Charles Meryon - Portrait de Toma Kéké, chef de tribu de la Nouvelle-Zélande, 1846
Le titre qui est resté à ce dessin lui a été attribué de façon inexacte par Gustave Geffroy dans son livre sur Meryon. Le personnage représenté par Meryon d'après un daguerréotype est Tikao, Maori d'Akaroa qui fut signataire du traité de Waitangi. Le titre initialement donné par l'artiste était d'ailleurs "Tikao, naturel de la Nouvelle-Zélande, orateur".


Peter J. Treweman, senior lecturer de français à l'université de Canterbury (NZ), a effectué une étude détaillée (3) des contrats successifs de Langlois dans le cadre de la plainte déposée par l'iwi (tribu) de Ngai Tahu contre ses colonisateurs tant anglais que français. Pour résumer ses conclusions, on sait que ces maoris ne lisaient pas le français, que l'identité des signataires est douteuse, que leur autorité pour signer et l'existence même de la vente ont été vigoureusement contestées deux ans plus tard par plusieurs chefs maoris de Port Cooper. On a dénombré vingt-trois représentants maoris de la péninsule de Banks, et sept autres résidant ailleurs mais ayant des droits sur ses terres, dont la signature ne figure pas sur le contrat alors qu'elle l'aurait dû. Les seules choses dont on soit sûr c'est (a) que le contrat a existé et (b) que certaines déclarations de maoris d'Akaroa peuvent être interprétées comme indiquant qu'ils pensent que d'autres maoris de Port Cooper ont vendu au français une petite portion de terrain sise dans ce village. Le reste, selon le rapport de Treweman, ne repose que sur la parole de Langlois.

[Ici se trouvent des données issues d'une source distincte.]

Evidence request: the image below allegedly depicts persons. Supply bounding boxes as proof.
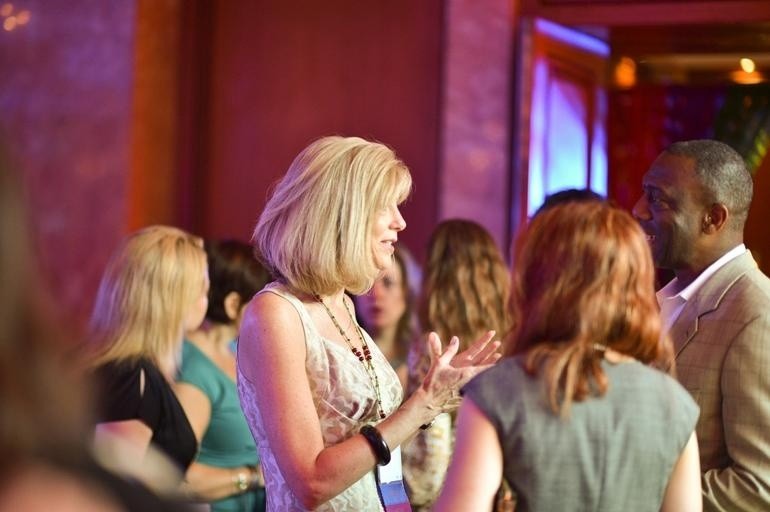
[171,240,275,510]
[436,187,702,510]
[346,241,425,403]
[76,226,266,512]
[631,140,769,511]
[401,215,513,510]
[239,136,502,510]
[0,149,126,511]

Son contrat en poche, le capitaine repart sur le Cachalot. Il lui faut encore trouver des financiers, des colons et, accessoirement, des canons.

Le 5 Octobre 1838, Pierre-Narcisse Chaspoux meurt, laissant semble-t-il à son fils un petit capital. Elle est enterrée dans la fosse commune du cimetière Montmartre. A Brest, Charles Meryon reçoit la nouvelle par une lettre de sa soeur Fanny Lowther. C'est lui qui écrit à son père pour lui annoncer la mort de la troisième femme de sa vie.

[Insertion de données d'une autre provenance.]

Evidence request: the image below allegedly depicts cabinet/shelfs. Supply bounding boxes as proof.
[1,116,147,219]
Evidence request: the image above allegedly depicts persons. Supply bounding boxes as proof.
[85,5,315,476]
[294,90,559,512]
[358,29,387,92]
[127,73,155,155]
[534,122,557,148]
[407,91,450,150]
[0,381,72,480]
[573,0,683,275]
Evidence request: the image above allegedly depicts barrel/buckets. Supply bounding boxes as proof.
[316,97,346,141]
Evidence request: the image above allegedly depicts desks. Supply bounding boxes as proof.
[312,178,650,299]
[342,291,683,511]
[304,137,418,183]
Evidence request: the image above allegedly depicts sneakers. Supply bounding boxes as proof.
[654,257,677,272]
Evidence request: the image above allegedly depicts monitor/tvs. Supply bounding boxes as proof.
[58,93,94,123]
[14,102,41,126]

(1) Roger Collins, Charles Meryon, a life, Garton & Co, Devizes, 1999, p. 24.

(2) Georges Dubosc, Les anciens Baleiniers Normands, 1924, sur le site de la Bibliothèque électronique de Lisieux.

(3) Son rapport se trouve sur le site du tribunal de Waitangi. On peut aussi visiter le site de la tribu de Ngai Tahu.